Pour justifier tant que bien mal cette partie « recyclage », Ninja Gaiden 4 nous encourage à fouiller les niveaux pour débloquer des techniques exclusives à Ryu ou augmenter sa barre de vie. À l’instar de Yakumo, on peut enfin acheter des techniques pour son seul et unique katana via des « points d’arme». Il est hélas plutôt dommage de ne le retrouver qu’un instant assez court dans le cadre de l’histoire principale, et surtout avec un gros sentiment de réchauffé.
Ninja Gaiden 4 : Endgame
Pour arriver au bout de l’histoire principale de Ninja Gaiden 4, comptez une quinzaine d’heures dans le mode de difficulté normale, en essayant de faire un maximum de contenus annexes. C’est à la fois léger et suffisant pour ne pas rendre l’expérience trop « gavante ». Fort heureusement, le jeu a encore d’agréables surprises dans sa manche après les crédits. Tout d’abord, on débloque la dernière difficulté, baptisée Maître Ninja, à réserver aux plus acharnés, ainsi que le paramètre « Désir de mort ». En l’activant, il ne sera plus possible d’utiliser les consommables, et la barre de vie sera bloquée à celle qu’on a en commençant le jeu. À réserver, en combinaison avec le mode Maître Ninja, aux plus masochistes, ou qui recherchent la quintessence de ce que le jeu peut proposer de plus exigeant.
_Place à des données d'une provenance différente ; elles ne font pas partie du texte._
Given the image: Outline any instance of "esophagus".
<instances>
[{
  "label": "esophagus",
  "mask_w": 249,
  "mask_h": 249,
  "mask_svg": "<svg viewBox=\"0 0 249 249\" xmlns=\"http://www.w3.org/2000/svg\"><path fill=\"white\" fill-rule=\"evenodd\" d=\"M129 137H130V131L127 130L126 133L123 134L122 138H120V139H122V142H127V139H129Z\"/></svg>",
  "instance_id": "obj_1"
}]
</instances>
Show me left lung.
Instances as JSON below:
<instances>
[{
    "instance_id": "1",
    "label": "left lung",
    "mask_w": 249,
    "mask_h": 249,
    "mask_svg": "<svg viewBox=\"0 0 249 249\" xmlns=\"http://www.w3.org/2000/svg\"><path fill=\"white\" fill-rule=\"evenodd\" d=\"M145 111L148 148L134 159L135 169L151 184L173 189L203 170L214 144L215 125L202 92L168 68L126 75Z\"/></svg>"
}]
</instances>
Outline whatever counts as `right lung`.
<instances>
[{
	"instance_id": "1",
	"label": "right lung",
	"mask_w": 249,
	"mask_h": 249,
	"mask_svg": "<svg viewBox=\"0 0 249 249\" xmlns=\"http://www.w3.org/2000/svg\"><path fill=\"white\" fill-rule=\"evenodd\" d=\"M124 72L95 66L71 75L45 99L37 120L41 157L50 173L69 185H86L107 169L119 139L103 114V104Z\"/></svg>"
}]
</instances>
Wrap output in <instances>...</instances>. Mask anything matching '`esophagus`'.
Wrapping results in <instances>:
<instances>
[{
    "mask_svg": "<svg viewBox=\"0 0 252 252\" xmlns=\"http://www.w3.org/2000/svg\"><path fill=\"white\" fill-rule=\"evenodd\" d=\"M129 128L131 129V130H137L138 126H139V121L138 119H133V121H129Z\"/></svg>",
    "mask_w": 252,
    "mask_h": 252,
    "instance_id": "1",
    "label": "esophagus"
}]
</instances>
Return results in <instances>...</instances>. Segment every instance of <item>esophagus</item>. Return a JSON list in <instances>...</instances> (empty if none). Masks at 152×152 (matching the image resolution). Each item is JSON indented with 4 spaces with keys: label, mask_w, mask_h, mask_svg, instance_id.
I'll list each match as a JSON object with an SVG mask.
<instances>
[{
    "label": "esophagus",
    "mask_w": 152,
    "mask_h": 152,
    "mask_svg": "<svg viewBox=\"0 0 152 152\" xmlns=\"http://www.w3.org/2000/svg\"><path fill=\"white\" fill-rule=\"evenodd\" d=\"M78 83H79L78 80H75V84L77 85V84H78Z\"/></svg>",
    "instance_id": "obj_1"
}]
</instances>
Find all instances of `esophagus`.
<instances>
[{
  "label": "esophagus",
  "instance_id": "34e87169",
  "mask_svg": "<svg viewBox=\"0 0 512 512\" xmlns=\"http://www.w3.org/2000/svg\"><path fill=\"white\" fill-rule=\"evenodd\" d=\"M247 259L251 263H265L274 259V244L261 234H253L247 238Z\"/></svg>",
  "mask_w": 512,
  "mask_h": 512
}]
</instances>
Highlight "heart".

Il sera par ailleurs possible de lancer un New Game+, et donc refaire toute l’histoire dans la difficulté de son choix, mais avec l’ensemble des améliorations acquises. Il s’agit également d’un bon moyen d’accomplir certaines missions ratées la première fois. De plus, refaire la campagne s’accompagne de plusieurs nouveautés, dont de nouvelles quêtes annexes, mais aussi des accessoires inédits. Le New Game+ permet également d’essayer d’améliorer son scoring sur les différents chapitres du jeu, pour les amateurs de ce genre de fonctionnalité.

Enfin, un tout nouvel onglet va s’ouvrir dans le menu principal de Ninja Gaiden 4 : les Défis. Cela englobe la sélection des 19 chapitres de l’histoire ; la possibilité de refaire les Purgatoires débloqués, et enfin les Épreuves. Celles-ci proposent deux activités : refaire les combats de boss, ou faire des combats en arène avec des conditions spéciales comme un temps limité ou une vie qui descend au fur et à mesure. À noter que c’est seulement dans cette rubrique qu’on peut activer le mode Désir de Mort, et surtout qu’on peut incarner au choix Yakumo ou Ryu Hayabusa. Leurs deux inventaires, séparés dans la campagne, se retrouvent alors fusionnés. Il s’agit donc d’une alternative intéressante pour refaire l’intégralité de l’histoire exclusivement dans la peau du « super ninja ».

Même si l’histoire principale de Ninja Gaiden 4 se boucle relativement vite, il y a donc largement de quoi faire pour avoir sa dose d’action frénétique et d’hémoglobine grâce à ces nombreuses activités débloquées après coup. On a ainsi une durée de vie plutôt généreuse et le pinacle de la difficulté que peut proposer le jeu pour les plus téméraires.